The last Kuki families who were living in Imphal have alleged that they were forcibly evicted from their homes by security forces on Tuesday.

Residents of the New Lambulane area said that the armed personnel claimed that they were acting under the direction of the Home Department.

“Twenty-four of us were not even given time were not given time to pack our belongings and we were literally herded into the waiting Casper bulletproof vehicle,” the Kukis said in a press note. “Many of us were woken up from our sleep and pulled by our arms into the waiting vehicle with only the clothes we were wearing.”

Around 300 Kuki families living in the New Lambulane area had left their homes after ethnic violence began in the state on May 3. However, some five families comprising of 24 members had stayed back. The locality was since been guarded by Central security forces around the clock, according to The Hindu.

On August 27, an empty house belonging to a Kuki family in the area was set on fire by miscreants. A few neigbouring Meitei homes were burnt too, leading to a strong protest by locals.

“We faced objections from all sides,” S Prim Vaiphei, a resident of New Lambulane, told The Hindu. “The Meitei did not like our presence, the Kukis also wanted us to leave. The security forces also made requests time and again asking us to move to another location.”

The 78-year-old said that the families had been taken to an Assam Rifles camp in Motbung in Senapati district, some 25 kilometres away from Imphal.

“This was my only home,” Vaiphei said. “My ancestral home was burnt down in the current wave of violence.”

The residents expressed their displeasure at the “high-handed abduction like forcible evacuation” against their will.

“We regret that a country like India is unwilling to ensure the life and security of its citizens at the place of their residence, succumbing to the intimidation of chaotic forces trying to destroy the society and the state,” they said in their statement.

An unidentified defence official told The Hindu that the families had been provided safe passage from New Lambulane to Motbung on a special request by the civil administration.

The official said the tribal people had stayed in the locality for a long time and had become vulnerable targets.

Over 195 people have been killed in the ongoing ethnic conflict and nearly 60,000 persons have been forced to flee their homes since the violence broke out in Manipur.
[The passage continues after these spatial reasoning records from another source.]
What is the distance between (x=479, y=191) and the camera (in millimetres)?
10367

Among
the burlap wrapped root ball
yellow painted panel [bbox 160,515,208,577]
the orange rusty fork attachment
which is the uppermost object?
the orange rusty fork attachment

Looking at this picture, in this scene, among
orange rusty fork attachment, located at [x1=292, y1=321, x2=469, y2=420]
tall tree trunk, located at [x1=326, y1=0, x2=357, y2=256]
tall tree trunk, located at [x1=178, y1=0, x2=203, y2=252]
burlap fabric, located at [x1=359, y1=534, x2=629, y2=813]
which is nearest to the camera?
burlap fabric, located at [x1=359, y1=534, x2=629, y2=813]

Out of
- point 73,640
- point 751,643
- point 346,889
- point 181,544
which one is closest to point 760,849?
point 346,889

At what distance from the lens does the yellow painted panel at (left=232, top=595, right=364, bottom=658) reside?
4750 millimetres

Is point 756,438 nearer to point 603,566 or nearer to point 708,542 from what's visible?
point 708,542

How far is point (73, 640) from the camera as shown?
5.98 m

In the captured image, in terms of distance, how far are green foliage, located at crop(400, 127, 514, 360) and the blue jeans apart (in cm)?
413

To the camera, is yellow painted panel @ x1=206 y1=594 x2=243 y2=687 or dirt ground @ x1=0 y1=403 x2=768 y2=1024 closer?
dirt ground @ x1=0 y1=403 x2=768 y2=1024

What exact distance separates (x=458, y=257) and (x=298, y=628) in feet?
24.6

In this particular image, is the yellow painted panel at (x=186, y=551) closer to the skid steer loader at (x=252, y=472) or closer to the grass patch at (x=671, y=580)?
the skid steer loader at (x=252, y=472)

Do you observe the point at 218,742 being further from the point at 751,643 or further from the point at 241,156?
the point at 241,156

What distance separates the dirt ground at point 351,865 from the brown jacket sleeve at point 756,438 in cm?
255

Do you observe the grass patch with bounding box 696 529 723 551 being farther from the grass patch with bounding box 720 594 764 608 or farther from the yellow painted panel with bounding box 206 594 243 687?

The state has reported cases of rape and murder, and mobs have looted police armoury and set several homes on fire despite the heavy presence of central security forces.

“Total separation of Meiteis and Kukis”

The Kuki Inpi Manipur, the apex body of Kuki organisations, said that the eviction of the residents from the New Lambulane has marked the total separation of Kukis and Meiteis in Manipur.

The body said that it was imperative for the Centre to constitutionally recognise this “separation” without any delay.

“The only viable solution to the ongoing state-sponsored ethnic cleansing against the Kuki people lies in the total separation of the two communities – Meiteis and Kukis, the process of which has been completed in the aftermath of the evacuation of the remaining Kuki volunteers in Imphal last night.”